Extrait source »
****************************************

Ainsi l’invisible n’est pas la Loi unique mais peut apparaître aussi différent que chaque regard qui l’interroge. L’invisible est donc regard et imaginaire telle cette femme qui s’adresse à un saint dans une superbe séquence d’Ernesto De Martino((E. De Martino, 1999.)) sur Les Pouilles ou bien dans l’affirmation de Dôgen maître bouddhiste japonais((Pierre Nakimovitch, Dôgen, 2000, « La pensée, l’éveil, le phénomène ». Études japonaises, 24, p.17-28.)) qui pose le monde comme un seul agencement des présences et des choses, hors des mots et qui refuse la distinction entre l’image et le réel.
Oublions un tant soit peu l’idée inusable de la vérité derrière la beauté, derrière la surface sensible du monde… Le monde, le réel ne peut s’épuiser dans ce que nous en disons mais on peut toujours tenter de l’imiter pour l’apprivoiser. À notre manière, nous en avons tenté l’expérience en réfléchissant sur cette réalité transformée((Manifestation organisée de 2012 à 2018, au Cube à Issy-les-Moulineaux sous la responsabilité de Pascal Leclecq, Jacques Lombard et Nadine Wanono. Elle visait à favoriser des rencontres sur la question des formes d’expression traitant de thèmes contemporains, entre des artistes, des cinéastes et des chercheurs en sciences sociales à partir de réalisations expérimentales et qui faisaient appel pour ce faire aux technologies numériques.)), autorisée par les technologies actuelles qui permet de mieux approcher cette fonction imaginaire originale que nous évoquions plus haut grâce à l’association calculée des éléments les plus divers, cognitifs ou sensibles, sur un même support et qui fonde la communication au-delà même du seul langage. En introduisant aussi la notion d’une sorte de jaillissement poétique dans le processus de connaissance qui assure la complétude du sens puisque, à un moment ou un autre, l’accumulation des savoirs et des analyses, à travers les contradictions qu’elle suscite peut, paradoxalement, asphyxier le sens.
En effet, cette préoccupation qui nous anime depuis bien longtemps, que nous venons d’évoquer très rapidement, trouve donc aujourd’hui le vrai moyen de son épanouissement avec l’utilisation des innombrables possibilités d’expression offertes par les outils contemporains dans le domaine large de l’informatique. Nous avons tous l’habitude de reproduire des éléments proprement sensibles ressortant aux comportements physiques, à l’expression de sentiments divers, à des productions sonores sur le mode de la description simple ou de la paraphrase et nous en ressentons souvent une sorte d’insatisfaction.
 Les outils actuels nous permettent de dépasser ce niveau de la paraphrase et peuvent autoriser, à charge d’en trouver la bonne utilisation, l’élaboration de formes complexes de mimétisme et d’associations qui vont donc faciliter l’introduction de l’élément sensible lui-même comme une donnée de l’observation et partant comme un élément spécifique d’élaboration et d’écriture, et ainsi d’une manière ou d’une autre, d’explicitation.

****************************************

Liste des données »
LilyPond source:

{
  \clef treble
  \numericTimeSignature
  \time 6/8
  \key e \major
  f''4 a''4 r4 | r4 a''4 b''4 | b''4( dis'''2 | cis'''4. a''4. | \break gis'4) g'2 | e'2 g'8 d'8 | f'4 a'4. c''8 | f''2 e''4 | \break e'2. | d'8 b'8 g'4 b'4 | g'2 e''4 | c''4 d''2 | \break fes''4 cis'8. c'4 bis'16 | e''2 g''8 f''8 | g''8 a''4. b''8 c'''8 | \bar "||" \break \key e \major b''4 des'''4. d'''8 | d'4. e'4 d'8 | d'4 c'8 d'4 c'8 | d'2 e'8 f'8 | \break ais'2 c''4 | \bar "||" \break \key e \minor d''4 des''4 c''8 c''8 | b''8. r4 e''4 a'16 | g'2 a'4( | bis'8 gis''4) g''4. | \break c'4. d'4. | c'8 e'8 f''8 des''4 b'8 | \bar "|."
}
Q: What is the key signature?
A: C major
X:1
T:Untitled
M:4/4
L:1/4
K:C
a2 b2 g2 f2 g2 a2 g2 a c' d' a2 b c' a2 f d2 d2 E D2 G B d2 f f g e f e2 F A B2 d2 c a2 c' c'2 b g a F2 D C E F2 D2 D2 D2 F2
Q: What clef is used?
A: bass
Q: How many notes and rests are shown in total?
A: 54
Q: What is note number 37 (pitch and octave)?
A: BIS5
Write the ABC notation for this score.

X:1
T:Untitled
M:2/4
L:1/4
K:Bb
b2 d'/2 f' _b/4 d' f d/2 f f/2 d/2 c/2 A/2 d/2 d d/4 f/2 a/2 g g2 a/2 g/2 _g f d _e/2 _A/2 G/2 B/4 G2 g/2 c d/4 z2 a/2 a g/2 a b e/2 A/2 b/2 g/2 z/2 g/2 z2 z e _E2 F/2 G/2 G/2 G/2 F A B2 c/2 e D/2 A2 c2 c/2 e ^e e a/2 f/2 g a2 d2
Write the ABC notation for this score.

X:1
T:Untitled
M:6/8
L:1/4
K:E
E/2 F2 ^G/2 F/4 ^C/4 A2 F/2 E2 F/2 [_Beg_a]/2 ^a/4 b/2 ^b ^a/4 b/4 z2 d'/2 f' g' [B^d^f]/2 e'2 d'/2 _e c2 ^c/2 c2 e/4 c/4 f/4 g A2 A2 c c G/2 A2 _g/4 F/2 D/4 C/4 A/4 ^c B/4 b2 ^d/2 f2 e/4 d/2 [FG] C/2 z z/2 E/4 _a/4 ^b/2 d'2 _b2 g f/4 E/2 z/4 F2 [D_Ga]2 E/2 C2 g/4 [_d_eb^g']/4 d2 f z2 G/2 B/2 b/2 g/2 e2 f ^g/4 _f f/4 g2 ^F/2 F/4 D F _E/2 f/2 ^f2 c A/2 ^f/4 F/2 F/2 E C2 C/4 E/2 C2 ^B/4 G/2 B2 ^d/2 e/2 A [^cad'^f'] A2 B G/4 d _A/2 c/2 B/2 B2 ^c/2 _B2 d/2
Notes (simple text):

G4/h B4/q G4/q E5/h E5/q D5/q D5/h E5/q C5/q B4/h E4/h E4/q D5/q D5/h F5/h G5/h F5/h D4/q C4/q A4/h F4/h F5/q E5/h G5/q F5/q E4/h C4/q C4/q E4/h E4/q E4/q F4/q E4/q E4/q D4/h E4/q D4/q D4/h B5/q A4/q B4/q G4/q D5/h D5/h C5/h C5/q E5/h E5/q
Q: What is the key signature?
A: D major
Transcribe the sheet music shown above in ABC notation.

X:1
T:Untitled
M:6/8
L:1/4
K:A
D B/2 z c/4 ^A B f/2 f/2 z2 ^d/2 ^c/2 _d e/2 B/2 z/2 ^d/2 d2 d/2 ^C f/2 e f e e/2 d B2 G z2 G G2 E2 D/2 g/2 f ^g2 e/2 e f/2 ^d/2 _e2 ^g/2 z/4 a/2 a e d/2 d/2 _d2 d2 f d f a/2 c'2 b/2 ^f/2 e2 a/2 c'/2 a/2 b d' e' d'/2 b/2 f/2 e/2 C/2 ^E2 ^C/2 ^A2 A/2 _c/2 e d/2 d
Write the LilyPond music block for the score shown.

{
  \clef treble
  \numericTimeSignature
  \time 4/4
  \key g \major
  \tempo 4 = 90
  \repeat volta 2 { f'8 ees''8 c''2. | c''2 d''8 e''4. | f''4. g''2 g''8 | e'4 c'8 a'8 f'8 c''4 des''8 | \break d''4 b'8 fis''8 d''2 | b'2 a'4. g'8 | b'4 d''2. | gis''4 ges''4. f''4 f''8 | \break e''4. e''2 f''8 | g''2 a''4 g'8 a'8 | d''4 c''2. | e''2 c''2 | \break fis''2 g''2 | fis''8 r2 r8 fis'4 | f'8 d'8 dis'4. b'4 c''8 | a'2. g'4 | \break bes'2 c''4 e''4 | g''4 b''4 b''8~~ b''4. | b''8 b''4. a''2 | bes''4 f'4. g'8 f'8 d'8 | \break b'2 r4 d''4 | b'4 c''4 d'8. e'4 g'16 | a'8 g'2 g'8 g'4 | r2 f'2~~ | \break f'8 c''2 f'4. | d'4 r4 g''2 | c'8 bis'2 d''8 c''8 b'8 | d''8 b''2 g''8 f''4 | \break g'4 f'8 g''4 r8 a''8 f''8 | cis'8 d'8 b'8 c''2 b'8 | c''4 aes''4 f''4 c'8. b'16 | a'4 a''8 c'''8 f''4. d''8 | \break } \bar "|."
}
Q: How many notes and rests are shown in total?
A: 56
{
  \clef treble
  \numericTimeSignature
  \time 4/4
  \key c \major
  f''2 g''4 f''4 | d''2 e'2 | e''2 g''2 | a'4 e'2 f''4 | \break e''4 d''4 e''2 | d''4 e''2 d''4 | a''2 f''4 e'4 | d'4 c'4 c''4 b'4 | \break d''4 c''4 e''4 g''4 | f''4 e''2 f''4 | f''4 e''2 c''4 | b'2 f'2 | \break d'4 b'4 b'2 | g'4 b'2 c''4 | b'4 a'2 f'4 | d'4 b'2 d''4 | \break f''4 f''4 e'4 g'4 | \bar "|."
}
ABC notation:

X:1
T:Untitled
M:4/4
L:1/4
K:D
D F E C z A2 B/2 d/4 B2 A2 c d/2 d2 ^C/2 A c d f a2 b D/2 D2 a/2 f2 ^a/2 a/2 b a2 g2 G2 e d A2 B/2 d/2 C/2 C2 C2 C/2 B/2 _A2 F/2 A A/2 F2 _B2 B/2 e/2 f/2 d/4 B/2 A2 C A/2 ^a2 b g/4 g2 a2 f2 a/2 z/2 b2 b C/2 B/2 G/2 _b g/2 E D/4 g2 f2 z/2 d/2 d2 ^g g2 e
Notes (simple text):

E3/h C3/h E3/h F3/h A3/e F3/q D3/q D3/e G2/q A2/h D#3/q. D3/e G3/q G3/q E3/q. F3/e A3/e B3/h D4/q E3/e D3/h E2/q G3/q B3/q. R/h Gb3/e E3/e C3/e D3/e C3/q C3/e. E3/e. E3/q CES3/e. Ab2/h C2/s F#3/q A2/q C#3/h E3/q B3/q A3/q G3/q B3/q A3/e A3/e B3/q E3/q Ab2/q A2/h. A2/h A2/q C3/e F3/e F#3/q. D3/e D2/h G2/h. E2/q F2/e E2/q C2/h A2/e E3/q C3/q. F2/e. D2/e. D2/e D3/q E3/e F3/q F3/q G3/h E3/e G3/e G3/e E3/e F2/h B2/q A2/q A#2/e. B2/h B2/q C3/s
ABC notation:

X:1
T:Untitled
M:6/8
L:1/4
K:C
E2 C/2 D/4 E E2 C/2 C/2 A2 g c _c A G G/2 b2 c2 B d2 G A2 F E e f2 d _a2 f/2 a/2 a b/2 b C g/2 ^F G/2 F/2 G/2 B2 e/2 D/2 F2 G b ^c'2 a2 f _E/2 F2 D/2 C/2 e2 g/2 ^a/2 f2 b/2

****************************************

Consignes »
• A. Dans l'extrait, réécrivez plus brièvement le paragraphe qui commence par « En effet, cette préoccupation qui nous anime » en gardant ses faits principaux.
• B. Poursuivez, s'il vous plaît, l'extrait sur l'invisible et les technologies numériques à partir de sa dernière phrase.
La liste n'intervient pas dans ce travail.

Réponses »
• A. Cette préoccupation ancienne, rapidement évoquée, trouve aujourd'hui son vrai moyen d'épanouissement dans les innombrables possibilités d'expression des outils informatiques contemporains. Reproduire des éléments sensibles (comportements physiques, sentiments divers, productions sonores) par simple description ou paraphrase nous laisse souvent insatisfaits.

• B.
D’une certaine façon, cette voie, en son temps a déjà été ouverte par l’immense Léonard de Vinci qui, rappelons-le, a beaucoup travaillé sur le rapport du texte avec l’image et sur l’invention des formes du mimétisme à partir de la Nature, mais aussi qui revendiquait quelquefois avec véhémence la supériorité de l’image sur la poésie((Peut-être aussi et tout simplement en raison des rivalités très vives qui l’opposaient à certains poètes fameux de cette époque.)). Quelque part, les outils dont nous disposons aujourd’hui sont de formidables accélérateurs dans cette même visée mais il nous faut les tester pour forger des expressions nouvelles, ce qui devrait permettre dans le même temps de nous affranchir d’une approche intellectualiste du réel.
On ne peut produire du réel que si l’on emprunte au réel ce qu’il est. Et, emprunter au réel ce qu’il est, c’est vouloir utiliser des images sans s’en tenir à la fausse transparence du réel, sans croire que le discours peut suffire. C’est dire grâce à l’image, notre corps à corps quotidien, chacun par rapport à l’autre, aux autres. C’est nous plonger dans l’intelligence sensible de chacune des situations dans lesquelles nous nous trouvons, sachant que notre attention vis-à -vis des êtres et des choses est loin d’être constamment en veille et que, donc, l’essentiel de ce qui nous arrive est produit au-delà de nous-mêmes. L’articulation fine du texte et de l’image permet justement de tenter de dire cela par l’élaboration de rationalités plus complexes qui conservent leurs racines dans le réel en échappant à l’enfermement du texte dans le seul miroir de sa grammaire((Rappelons ici l’aventure de la revue expérimentale Xoana, éditée par Jean-Michel Place et dont j’ai assumé la direction de rédaction qui voulait offrir une plateforme d’expression transversale aux sciences sociales, à des chercheurs qui articulaient texte et image dans leur écriture.)).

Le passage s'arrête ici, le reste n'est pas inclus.